When \(|z|\) is large, we can reject the null hypothesis that \(h(\hat{\theta})=H_0\). The intuition is straightforward. First, the numerator of Equation 4.2 measures the distance between our estimated parameters and the null hypothesis. When that distance is large, the observed data is far from the null hypothesis, which makes it seem more unlikely. Second, the denominator quantifies the uncertainty in our estimate. When that uncertainty is small, our estimate is precise, and thus more likely to allow us to discriminate against the null hypothesis. In other words, when the numerator is large and/or the denominator is small, the \(z\) statistic will be large (in absolute value), and we can reject the null hypothesis \(H_0\).

When we estimated the model in Equation 4.1, we obtained these results:

summary(mod)
               Estimate Std. Error t value Pr(>|t|)
agecat<18       0.67188    0.02564   26.20   <0.001
agecat18 to 35  0.67870    0.01233   55.06   <0.001
agecat>35       0.72774    0.01336   54.48   <0.001

By default, the summary functions in R and Python report null hypothesis tests against a very specific null hypothesis: that a coefficient is equal to zero. For example, in the results printed above, R reported the estimate and standard error for the first coefficient (\(\hat{\beta_1}\)), along with a test statistic4 associated to the null hypothesis that this coefficient is equal to zero (\(H_0: \beta_1=0\)):

\[ z = \frac{\hat{\beta_1}-H_0}{\sqrt{\hat{V}[\beta_1]}} = \frac{0.67188 - 0}{0.02564} = 26.20 \tag{4.3}\]

Equation 4.3 shows how to compute the test statistic reported by our software package. But does the corresponding test make sense from a substantive perspective? Is it interesting? Do we really need a formal test to reject the null hypothesis that 0% of people below the age 18 are willing to retrieve their HIV test result from the clinic? If the answer to any of those questions is “no”, we can easily construct alternative test statistics with the marginaleffects package.

4.1.1 Choice of null hypothesis

In many cases, including ours, a null hypothesis of zero hardly makes sense. Instead, analysts may want to specify a different value of \(H_0\) to test against a more meaningful benchmark. For example, we could ask: Can we reject the null hypothesis that the probability of retrieving one’s HIV test result is different from a coin flip?
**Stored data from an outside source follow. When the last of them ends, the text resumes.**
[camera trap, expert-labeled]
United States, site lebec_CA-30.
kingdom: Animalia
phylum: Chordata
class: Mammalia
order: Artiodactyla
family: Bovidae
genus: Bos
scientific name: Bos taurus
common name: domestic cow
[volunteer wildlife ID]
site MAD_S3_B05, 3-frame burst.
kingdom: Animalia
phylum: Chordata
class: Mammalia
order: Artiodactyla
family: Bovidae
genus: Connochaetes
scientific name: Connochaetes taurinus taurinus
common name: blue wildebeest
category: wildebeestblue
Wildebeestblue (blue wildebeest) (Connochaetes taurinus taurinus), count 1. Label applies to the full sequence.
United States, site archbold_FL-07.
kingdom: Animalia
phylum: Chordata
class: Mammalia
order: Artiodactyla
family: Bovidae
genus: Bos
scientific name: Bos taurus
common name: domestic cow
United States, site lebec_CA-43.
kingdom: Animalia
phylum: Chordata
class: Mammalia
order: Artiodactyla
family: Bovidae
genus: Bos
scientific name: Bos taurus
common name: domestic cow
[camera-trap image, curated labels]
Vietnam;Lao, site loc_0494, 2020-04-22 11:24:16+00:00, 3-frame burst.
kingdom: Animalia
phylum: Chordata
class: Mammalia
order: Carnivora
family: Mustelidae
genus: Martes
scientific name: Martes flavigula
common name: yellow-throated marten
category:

To answer this question, we use the hypotheses() function and its hypothesis argument:

hypotheses(mod, hypothesis = 0.5)
Term Estimate Std. Error z Pr(>|z|) 2.5 % 97.5 %
agecat<18 0.672 0.0256 6.7 <0.001 0.622 0.722
agecat18 to 35 0.679 0.0123 14.5 <0.001 0.655 0.703
agecat>35 0.728 0.0134 17.0 <0.001 0.702 0.754

The results show that all three \(z\) statistics are large (in absolute terms). Therefore, we can reject the null hypotheses that these coefficients are equal to 0.5.5 If the true chances of seeking information about HIV status were 50/50, we would be very unlikely to observe data like these.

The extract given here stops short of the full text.